(TAREFAS PROPOSTAS)
**1.** Diga se cada afirmação abaixo está de acordo com o texto sobre a graduação em comunicação, respondendo sim ou não e citando literalmente as palavras do texto que decidem a questão. (a) As graduações de comunicação estão cada vez mais voltadas para o mercado. (b) O ensino nas escolas técnicas costuma ser fraco. (c) O professor de redação pede uma resenha de livro por mês.
**2.** Dê continuidade ao texto sobre a graduação em comunicação a partir do ponto em que ele para.

(TRECHO DO DOCUMENTO)
──────

30 junho 2005

isso é um problema

as pessoas costumam sair da graduação achando que precisam de uma hipótese e tal e coisa pra poder fazer uma monografia/dissertação/tese. bobagem. aliás, acham que eu não pensava isso? tudo porque as graduações de comunicação, hoje em dia, estão cada vez mais voltadas pro mercado. jornalismo (ou comunicação em geral) não é apenas PROFISSÃO. quer uma PROFISSÃO, vai lá pra escola técnica que tu sai um profissional de primeira, porque o ensino nessas escolas é voltado pro que elas se propõe, e costuma ser bem bom, obrigada.

hoje o sujeito entra na faculdade de comunicação com toda a garra pra ... fazer TV, falar no rádio, ser assessor de imprensa ou simplesmente escrever num jornal. aí chega a primeira aula de filosofia e o sujeito berra. ciência política e o cara tem um infarto. ética e pronto: deu pro moço. o professor de redação pede uma resenha de livro por semana e já era o marcapasso. tem que ver o horror que é a cara que o colega faz quando tu diz que é importante LER. ler, sim, esse ler não metafórico, baseado na concretude do ato de pegar uma coisa cheia de linhas e palavras e frases e LER.

──────

(REGISTROS APRESENTADOS)
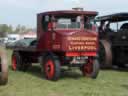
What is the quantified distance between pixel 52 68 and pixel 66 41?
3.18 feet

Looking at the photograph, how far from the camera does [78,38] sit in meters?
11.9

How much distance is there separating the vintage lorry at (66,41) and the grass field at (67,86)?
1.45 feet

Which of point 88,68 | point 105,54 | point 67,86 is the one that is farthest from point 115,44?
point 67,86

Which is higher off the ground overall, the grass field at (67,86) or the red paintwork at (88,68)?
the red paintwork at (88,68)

──────

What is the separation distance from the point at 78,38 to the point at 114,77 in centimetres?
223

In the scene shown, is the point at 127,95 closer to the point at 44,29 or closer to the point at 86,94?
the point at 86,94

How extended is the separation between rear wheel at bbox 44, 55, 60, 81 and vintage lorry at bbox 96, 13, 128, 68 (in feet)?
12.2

──────

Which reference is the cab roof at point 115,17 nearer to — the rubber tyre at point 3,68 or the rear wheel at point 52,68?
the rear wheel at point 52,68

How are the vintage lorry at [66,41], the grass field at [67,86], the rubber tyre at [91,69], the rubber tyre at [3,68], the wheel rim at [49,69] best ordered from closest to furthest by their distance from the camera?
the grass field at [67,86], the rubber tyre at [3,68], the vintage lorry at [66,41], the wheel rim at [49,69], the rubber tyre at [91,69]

──────

(CONJUNTO DE RESPOSTAS)
**1.**
(a) Sim: "as graduações de comunicação, hoje em dia, estão cada vez mais voltadas pro mercado".
(b) Não: "o ensino nessas escolas é voltado pro que elas se propõe, e costuma ser bem bom, obrigada".
(c) Não: "o professor de redação pede uma resenha de livro por semana".

**2.**
o resultado acaba sendo que as universidades mudam os currículos das escolas de comunicação, dando ênfase bárbara ao mercado, ao conhecimento DA TÉCNICA, e não ensinam o sujeito a aprender a pensar. digo ensinar a aprender a pensar porque ensinar a pensar não existe. claro que o curso de jornalismo não deve estar formando jovens cientistas, mas o mínimo de teoria, o mínimo de reflexão e filosofia são ABSOLUTAMENTE essenciais pro jornalista, pro comunicador em geral. e eu não digo COMUNICÓLOGO, que é o cara que estuda a comunicação (mestrandos, doutorandos, pesquisadores). comunicadores mesmo: teoria e prática precisam andar juntas, seus manés!

o que acaba acontecendo é que o sujeito vai lá fazer mestrado. porque é bonito, porque acha que dá status, porque O MERCADO EXIGE QUALIFICAÇÃO. então cai fora, porque mestrado e doutorado é tudo, menos MERCADO. a não ser que tua carreira dentro da comunicação seja a de ser professor - E É O MEU CASO -, mestrado e doutorado não são pra qualificar um profissional. pra isso existe a ESPECIALIZAÇÃO. e o mercado que exigir mestrado pro cara trabalhar numa agência, por exemplo, tá comendo maionese estragada na janta todos os dias: para de delirar que a salmonela é grave mas tem cura.

exigem, meio sem pensar muito nisso, uma monografia de conclusão. aí os professores (muitos não tem mestrado, o que ajuda a propagar a falta de conhecimento no campo científico (o que não é regra, porque muitos professores APENAS GRADUADOS me passaram boa teoria e base pra reflexão) chegam pra ti naquela malfadada monografia de conclusão, o famoso TC, ou TCC, e te dizem: "olha, filho, qual é tua hipótese?"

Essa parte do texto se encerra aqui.